A spokesperson for the UN secretary general Antonio Guterres said he was deeply disturbed by the “dramatic loss of life” in Gaza hospitals. “In the name of humanity, the secretary general calls for an immediate humanitarian ceasefire.”
The US president, Joe Biden, said on Monday that he hoped the Israeli military would proceed with a “less intrusive” operation around al-Shifa, adding that Palestinian civilians must be protected.
In the UK, Foreign Office minister Andrew Mitchell said Britain is considering using “air and maritime options” to get more aid into Gaza.

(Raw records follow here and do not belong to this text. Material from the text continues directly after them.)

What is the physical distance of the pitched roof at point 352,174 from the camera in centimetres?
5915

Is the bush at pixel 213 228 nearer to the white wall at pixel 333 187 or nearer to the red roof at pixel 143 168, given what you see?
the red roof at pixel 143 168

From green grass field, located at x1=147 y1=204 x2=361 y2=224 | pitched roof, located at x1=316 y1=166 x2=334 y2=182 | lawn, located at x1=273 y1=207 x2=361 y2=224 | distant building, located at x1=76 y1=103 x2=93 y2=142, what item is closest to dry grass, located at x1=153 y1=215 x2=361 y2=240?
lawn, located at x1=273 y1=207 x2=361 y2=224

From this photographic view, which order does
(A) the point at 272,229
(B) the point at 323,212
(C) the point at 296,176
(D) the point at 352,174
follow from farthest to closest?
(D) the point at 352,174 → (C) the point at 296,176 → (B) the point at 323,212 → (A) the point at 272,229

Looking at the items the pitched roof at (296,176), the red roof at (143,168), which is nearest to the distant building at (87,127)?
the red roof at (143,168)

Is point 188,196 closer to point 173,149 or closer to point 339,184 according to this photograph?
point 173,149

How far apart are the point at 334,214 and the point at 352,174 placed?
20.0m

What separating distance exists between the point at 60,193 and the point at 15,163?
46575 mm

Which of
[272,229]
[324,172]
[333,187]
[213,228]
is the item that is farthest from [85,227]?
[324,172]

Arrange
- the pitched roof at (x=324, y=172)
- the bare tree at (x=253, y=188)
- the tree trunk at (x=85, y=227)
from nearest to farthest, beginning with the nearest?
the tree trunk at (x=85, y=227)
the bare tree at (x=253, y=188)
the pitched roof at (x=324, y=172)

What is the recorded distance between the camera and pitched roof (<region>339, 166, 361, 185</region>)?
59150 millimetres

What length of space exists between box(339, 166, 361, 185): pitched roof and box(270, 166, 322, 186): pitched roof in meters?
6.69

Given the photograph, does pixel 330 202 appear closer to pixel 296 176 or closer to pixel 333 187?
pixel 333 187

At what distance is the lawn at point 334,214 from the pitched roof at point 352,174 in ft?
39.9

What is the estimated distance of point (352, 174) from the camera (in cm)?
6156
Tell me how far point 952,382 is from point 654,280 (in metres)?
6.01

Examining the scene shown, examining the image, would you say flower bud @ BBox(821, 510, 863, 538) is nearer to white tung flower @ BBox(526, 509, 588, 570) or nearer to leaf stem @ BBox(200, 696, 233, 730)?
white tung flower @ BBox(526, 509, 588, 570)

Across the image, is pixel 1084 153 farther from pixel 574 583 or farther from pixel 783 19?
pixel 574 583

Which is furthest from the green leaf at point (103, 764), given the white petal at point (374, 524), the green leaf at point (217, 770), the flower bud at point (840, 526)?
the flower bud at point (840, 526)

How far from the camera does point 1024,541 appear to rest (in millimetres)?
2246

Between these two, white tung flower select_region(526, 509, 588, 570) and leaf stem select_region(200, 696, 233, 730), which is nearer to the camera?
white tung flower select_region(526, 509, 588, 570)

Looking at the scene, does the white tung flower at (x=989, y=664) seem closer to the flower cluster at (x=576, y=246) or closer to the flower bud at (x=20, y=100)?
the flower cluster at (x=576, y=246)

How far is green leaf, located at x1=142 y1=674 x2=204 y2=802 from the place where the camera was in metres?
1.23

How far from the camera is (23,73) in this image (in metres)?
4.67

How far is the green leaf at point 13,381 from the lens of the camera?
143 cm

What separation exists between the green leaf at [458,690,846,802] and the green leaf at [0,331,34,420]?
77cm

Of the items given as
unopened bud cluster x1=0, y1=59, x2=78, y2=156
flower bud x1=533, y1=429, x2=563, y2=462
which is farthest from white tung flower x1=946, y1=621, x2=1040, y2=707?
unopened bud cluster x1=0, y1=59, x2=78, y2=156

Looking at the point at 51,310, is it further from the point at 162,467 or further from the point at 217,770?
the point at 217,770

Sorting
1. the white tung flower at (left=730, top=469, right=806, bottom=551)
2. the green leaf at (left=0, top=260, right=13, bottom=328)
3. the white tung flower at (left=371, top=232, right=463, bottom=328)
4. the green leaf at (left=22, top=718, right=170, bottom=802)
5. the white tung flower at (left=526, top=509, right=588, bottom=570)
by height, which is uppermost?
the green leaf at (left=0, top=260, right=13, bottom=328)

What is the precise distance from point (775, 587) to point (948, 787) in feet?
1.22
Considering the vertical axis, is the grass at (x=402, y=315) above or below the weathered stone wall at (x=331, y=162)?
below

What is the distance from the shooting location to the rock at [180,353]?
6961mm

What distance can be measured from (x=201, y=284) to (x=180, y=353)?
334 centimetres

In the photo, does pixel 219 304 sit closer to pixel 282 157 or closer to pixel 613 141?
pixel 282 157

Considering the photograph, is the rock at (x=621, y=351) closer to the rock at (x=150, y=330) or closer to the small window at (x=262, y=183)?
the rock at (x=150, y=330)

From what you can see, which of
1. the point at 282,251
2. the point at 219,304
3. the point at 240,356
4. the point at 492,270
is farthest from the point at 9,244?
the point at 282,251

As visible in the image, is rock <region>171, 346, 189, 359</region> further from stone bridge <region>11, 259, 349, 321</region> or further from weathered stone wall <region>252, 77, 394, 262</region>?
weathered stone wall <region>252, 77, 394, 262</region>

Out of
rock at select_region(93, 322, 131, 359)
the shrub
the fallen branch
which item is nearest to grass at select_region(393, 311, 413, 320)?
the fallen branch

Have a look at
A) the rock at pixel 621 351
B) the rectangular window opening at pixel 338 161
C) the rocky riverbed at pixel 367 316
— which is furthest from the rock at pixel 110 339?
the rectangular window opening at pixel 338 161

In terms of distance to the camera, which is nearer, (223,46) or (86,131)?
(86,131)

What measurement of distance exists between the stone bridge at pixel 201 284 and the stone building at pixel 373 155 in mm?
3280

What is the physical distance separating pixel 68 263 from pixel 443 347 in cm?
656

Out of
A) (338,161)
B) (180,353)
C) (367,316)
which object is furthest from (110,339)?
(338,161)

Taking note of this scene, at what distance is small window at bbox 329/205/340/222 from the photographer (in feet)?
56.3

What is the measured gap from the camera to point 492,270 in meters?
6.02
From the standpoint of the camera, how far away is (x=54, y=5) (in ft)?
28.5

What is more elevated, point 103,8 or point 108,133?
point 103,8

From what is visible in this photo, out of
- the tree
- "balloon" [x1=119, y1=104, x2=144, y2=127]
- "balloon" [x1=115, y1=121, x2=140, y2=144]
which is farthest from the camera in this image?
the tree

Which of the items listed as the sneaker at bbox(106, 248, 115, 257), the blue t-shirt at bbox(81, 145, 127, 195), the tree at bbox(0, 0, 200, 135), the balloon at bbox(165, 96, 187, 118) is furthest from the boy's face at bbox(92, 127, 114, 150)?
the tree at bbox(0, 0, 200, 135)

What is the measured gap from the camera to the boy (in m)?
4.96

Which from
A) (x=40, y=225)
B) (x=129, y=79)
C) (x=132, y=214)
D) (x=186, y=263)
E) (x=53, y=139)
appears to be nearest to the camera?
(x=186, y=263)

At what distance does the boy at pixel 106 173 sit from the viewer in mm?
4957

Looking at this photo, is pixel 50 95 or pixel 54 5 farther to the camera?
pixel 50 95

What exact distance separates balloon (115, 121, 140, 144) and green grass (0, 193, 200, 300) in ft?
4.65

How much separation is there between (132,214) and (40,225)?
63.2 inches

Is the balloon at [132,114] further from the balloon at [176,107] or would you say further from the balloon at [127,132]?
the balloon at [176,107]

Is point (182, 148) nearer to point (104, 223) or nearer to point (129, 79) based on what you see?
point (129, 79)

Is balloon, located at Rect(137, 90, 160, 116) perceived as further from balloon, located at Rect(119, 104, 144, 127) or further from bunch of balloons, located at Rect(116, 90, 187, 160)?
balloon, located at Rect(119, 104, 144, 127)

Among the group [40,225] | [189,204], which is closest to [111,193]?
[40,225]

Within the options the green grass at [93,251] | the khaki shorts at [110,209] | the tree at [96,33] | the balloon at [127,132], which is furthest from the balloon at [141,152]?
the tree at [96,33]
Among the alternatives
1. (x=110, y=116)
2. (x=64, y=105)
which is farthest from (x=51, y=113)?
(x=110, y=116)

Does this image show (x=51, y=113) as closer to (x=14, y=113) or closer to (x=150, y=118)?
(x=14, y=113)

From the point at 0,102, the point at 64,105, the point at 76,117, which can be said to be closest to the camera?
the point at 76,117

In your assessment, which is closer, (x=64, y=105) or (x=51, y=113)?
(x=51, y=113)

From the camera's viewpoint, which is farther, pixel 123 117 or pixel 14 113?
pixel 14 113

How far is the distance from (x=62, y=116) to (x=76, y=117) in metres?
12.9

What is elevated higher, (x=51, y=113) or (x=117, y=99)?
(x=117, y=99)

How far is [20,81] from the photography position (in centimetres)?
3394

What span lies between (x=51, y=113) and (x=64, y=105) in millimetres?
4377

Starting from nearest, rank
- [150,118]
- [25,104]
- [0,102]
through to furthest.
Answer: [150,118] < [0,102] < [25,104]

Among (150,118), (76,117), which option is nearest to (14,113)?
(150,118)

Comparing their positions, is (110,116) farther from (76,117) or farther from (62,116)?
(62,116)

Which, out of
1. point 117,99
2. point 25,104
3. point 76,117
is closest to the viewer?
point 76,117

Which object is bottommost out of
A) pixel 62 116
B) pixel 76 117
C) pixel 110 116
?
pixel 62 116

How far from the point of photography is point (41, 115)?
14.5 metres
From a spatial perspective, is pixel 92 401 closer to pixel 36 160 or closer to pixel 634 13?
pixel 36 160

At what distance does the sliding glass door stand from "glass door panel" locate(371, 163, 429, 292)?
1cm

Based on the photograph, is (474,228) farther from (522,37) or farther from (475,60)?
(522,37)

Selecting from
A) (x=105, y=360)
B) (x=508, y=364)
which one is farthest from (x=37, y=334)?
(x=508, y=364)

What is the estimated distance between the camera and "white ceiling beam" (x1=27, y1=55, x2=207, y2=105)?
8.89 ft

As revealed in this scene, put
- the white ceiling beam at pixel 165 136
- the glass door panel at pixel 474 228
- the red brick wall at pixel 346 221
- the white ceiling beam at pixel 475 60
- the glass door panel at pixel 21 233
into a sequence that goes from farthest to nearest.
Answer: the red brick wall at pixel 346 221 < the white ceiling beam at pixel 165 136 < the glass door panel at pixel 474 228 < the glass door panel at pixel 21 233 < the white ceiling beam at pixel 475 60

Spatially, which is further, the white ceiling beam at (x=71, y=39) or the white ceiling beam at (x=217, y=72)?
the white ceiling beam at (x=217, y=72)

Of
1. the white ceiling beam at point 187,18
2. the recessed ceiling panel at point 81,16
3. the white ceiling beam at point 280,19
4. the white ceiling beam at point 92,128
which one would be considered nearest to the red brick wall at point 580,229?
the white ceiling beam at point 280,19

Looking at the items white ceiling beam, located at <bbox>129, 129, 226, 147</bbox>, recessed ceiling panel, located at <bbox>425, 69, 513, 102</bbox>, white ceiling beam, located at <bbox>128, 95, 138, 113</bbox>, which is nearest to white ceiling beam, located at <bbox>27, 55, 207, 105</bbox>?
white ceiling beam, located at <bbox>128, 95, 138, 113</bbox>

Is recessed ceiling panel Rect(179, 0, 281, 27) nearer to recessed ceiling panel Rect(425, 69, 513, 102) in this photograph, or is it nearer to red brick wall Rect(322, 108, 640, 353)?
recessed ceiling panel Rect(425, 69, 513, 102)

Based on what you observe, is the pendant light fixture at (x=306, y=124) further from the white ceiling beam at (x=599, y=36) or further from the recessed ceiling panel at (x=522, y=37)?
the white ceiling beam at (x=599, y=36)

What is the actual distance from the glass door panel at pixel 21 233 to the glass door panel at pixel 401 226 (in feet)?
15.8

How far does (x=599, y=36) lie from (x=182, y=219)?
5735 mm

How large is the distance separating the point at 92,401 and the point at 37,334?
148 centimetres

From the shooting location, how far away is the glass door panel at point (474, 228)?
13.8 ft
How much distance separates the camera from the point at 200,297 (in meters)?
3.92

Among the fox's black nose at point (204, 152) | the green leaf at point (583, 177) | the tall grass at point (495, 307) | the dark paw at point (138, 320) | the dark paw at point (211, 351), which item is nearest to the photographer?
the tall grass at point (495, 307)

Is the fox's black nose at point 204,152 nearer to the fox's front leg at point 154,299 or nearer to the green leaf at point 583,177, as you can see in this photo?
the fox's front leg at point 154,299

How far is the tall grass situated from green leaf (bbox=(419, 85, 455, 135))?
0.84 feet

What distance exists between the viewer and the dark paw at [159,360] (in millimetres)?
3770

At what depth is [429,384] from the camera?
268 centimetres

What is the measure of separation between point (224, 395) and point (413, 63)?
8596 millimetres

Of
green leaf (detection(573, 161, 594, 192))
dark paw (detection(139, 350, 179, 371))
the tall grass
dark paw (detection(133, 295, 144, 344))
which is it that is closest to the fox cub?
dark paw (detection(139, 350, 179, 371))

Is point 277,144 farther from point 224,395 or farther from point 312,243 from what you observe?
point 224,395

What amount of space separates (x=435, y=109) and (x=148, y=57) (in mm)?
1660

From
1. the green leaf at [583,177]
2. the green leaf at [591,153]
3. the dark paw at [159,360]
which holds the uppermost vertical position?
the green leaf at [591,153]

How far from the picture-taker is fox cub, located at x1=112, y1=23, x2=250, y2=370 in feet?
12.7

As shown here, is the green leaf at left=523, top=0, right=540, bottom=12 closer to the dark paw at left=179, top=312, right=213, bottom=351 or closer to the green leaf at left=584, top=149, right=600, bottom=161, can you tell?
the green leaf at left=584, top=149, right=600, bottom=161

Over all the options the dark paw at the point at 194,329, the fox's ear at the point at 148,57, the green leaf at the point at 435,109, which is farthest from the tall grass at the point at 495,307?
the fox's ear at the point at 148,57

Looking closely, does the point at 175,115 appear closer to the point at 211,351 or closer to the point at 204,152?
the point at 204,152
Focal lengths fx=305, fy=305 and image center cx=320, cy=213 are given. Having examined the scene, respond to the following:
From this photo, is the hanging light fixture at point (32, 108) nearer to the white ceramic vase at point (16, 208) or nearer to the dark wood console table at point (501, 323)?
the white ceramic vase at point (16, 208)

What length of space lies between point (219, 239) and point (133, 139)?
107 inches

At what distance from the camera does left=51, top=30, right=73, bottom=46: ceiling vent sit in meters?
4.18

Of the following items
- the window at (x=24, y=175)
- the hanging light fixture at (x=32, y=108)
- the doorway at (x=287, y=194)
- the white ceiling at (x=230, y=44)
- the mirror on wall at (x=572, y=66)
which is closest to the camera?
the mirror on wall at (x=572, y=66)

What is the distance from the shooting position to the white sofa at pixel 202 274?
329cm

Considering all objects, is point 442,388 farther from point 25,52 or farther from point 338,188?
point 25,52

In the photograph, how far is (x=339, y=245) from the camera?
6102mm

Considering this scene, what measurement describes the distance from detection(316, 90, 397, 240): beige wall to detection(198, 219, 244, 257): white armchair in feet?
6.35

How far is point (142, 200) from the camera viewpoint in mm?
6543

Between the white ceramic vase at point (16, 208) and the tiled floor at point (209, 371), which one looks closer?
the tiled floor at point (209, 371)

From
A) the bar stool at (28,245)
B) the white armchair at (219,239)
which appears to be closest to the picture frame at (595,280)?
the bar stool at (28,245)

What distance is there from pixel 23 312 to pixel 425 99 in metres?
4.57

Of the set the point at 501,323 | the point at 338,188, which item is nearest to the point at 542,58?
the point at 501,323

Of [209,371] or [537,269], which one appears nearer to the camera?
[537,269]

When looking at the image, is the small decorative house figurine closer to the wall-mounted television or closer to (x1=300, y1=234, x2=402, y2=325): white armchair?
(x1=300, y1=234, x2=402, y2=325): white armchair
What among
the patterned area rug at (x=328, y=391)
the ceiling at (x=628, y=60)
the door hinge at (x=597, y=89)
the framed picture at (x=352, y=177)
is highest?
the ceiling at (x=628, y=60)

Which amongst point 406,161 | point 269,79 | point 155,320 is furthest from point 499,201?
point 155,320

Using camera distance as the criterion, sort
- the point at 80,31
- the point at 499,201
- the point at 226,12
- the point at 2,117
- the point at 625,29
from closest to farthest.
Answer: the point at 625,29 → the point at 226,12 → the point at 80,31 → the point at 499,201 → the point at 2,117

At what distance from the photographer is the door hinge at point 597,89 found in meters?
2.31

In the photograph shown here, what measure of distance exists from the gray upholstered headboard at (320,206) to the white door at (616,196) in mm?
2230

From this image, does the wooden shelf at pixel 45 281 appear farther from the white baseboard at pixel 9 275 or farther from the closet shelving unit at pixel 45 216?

Mr Mitchell said: “At this point, we assess that land presently offers the most viable and safe way to get humanitarian aid into Gaza in the quantities needed, but we are also considering air and maritime options, including through our bases in Cyprus.”
The Foreign Office has also announced sanctions against four Hamas leaders and two of the militant group’s financiers in one of David Cameron’s first moves as foreign secretary.
In Israel, police have opened an investigation into several cases of sexual assault and rape from the Hamas attack. The probe was complex and would likely take months, Chief Superintendent David Katz of the national unit for serious and organised crime said at police headquarters in Beit Shemesh.
He also showed footage of a young woman describing watching another woman get gang raped and then shot. “I couldn’t understand what I saw,” she said, adding she had survived the Hamas attack by pretending to be dead. The police wouldn’t give details about how many cases they had, beyond saying they have several witnesses as well as testimonies.